*Passage for review*.
According to an article by @bob_tita in the Wall Street Journal (WSJ – Paywall), Harley-Davidson plans to reopen its factories this week at lower production rates and stated it will be sending dealers an attenuated range of new motorcycles — meaning, time for a COVID-19 course correction.

You may recall that Harley’s U.S. assembly plants and most of its dealers closed in March as part of a nationwide effort to slow the spread of COVID-19.  Currently, as many of the company’s 698 U.S. dealers make plans to reopen, Harley’s director of product sales, Beth Truett, stated in a memo, which was viewed by the WSJ, that about 70% of them likely wouldn’t receive any additional new motorcycles in 2020.

The motor company is pivoting from the “More Roads” plan to now focus efforts and energy to appeal to customers of premium-priced brands with limited availability.

Speaking of availability… By definition, excellence is scarce.  Harley-Davidson has leveraged “scarcity” previously. Underproduce motorcycles and limit distribution, which creates long waiting lists that in turn create an exclusivity mystique. Will it work again?

And speaking of premium positioning…

Harley-Davidson Eau de Toilette – Example of brand dilution!

Price alone won’t make a brand premium and few companies can thrive on limited market coverage and low volumes by commanding premium prices in a particular niche.  One thing is sure: motorcycle customers are price-sensitive, even if they are ready to pay a premium price for a … Harley lifestyle.

[Stored items]
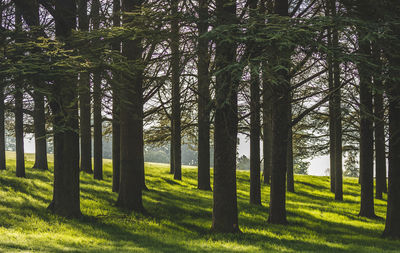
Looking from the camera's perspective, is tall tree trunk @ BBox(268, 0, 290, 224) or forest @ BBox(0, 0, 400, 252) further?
tall tree trunk @ BBox(268, 0, 290, 224)

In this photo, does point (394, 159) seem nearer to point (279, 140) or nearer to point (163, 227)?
point (279, 140)

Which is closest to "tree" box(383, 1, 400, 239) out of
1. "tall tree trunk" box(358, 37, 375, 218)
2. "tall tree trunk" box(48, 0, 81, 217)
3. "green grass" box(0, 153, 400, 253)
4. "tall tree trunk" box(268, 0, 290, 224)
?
"green grass" box(0, 153, 400, 253)

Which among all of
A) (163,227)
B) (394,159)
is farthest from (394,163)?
(163,227)

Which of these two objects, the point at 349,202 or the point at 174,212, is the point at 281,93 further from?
the point at 349,202

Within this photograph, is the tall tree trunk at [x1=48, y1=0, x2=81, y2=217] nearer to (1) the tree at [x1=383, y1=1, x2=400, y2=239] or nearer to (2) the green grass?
(2) the green grass

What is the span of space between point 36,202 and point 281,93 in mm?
8487

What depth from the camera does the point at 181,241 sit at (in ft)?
34.2

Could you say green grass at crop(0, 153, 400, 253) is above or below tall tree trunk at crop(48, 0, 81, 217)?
below

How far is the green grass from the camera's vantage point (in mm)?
9656

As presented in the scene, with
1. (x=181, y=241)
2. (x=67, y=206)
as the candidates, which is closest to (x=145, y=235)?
(x=181, y=241)

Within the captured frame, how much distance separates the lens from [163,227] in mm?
12602

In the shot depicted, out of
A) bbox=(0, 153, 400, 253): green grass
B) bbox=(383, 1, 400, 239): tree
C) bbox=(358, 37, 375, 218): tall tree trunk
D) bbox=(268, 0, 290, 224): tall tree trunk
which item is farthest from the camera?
bbox=(358, 37, 375, 218): tall tree trunk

*Exercise goal*. Can you quote the whole Harley-Davidson passage above, word for word?

*Task answer*.
According to an article by @bob_tita in the Wall Street Journal (WSJ – Paywall), Harley-Davidson plans to reopen its factories this week at lower production rates and stated it will be sending dealers an attenuated range of new motorcycles — meaning, time for a COVID-19 course correction.

You may recall that Harley’s U.S. assembly plants and most of its dealers closed in March as part of a nationwide effort to slow the spread of COVID-19.  Currently, as many of the company’s 698 U.S. dealers make plans to reopen, Harley’s director of product sales, Beth Truett, stated in a memo, which was viewed by the WSJ, that about 70% of them likely wouldn’t receive any additional new motorcycles in 2020.

The motor company is pivoting from the “More Roads” plan to now focus efforts and energy to appeal to customers of premium-priced brands with limited availability.

Speaking of availability… By definition, excellence is scarce.  Harley-Davidson has leveraged “scarcity” previously. Underproduce motorcycles and limit distribution, which creates long waiting lists that in turn create an exclusivity mystique. Will it work again?

And speaking of premium positioning…

Harley-Davidson Eau de Toilette – Example of brand dilution!

Price alone won’t make a brand premium and few companies can thrive on limited market coverage and low volumes by commanding premium prices in a particular niche.  One thing is sure: motorcycle customers are price-sensitive, even if they are ready to pay a premium price for a … Harley lifestyle.